My head is positively reeling trying to make sense of that paragraph! :blink:

It actually makes sense to me.

The movie was originally shot on SD videotape. That SD videotape was upscaled circa 2006 to HD for editing and post-production.

In a perfect world, you’d return to the SD videotape and start from scratch, but a) who knows if that even exists anymore and b) that would require essentially re-editing the movie from square one to re-assemble it, and that’s probably not feasible two decades later. (This is equivalent to the way movies shot on film and completed as 2K digital intermediates get upscaled from 2K to 4K for UHD, rather than rescanning the original film elements - for all intents and purposes, it is the DI that is the finished product, not the raw materials that went into making the DI.)

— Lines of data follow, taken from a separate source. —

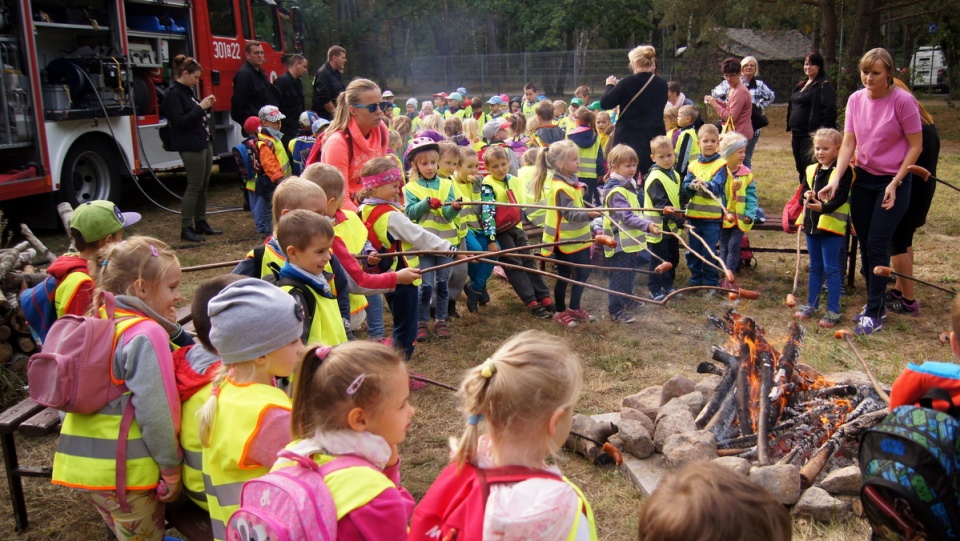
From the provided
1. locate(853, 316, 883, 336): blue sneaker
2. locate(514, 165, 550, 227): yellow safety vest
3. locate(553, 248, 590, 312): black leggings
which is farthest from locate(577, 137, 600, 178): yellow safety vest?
locate(853, 316, 883, 336): blue sneaker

When the SD footage was upscaled to HD back in 2006, that upscaling process introduced artifacts into the footage as part of the conversion. That’s just a necessary side effect of that process. There’s going to be some artificial sharpening and other such stuff to make SD material work in an HD realm.

By downscaling the 2006 HD master back to SD, they’re able to throw away all of enhancements added in 2006 to get that SD footage into a format that could have been printed onto 35mm film. It’s not as good as going back to the original raw SD footage but it’s the next best thing.

Once that’s done, they’re left with a complete SD copy of the movie that’s as close to the unmanipulated raw footage as possible.

That SD footage is then upscaled directly to 4K, and the remastering is done on that new 4K copy of the movie.

What they found through testing was that upscaling the 2006 HD master directly to 4K yielded something that basically looked indistinguishable from the HD master. That’s analogous to how some 4K UHD discs made from 2K digital intermediates appear essentially the same as the Blu-ray editions. In this case, the reason for that is that the 4K upscale process would be upscaling the look of the 2006 HD master and all of the characteristics therein, rather than upscaling the appearance of the raw footage.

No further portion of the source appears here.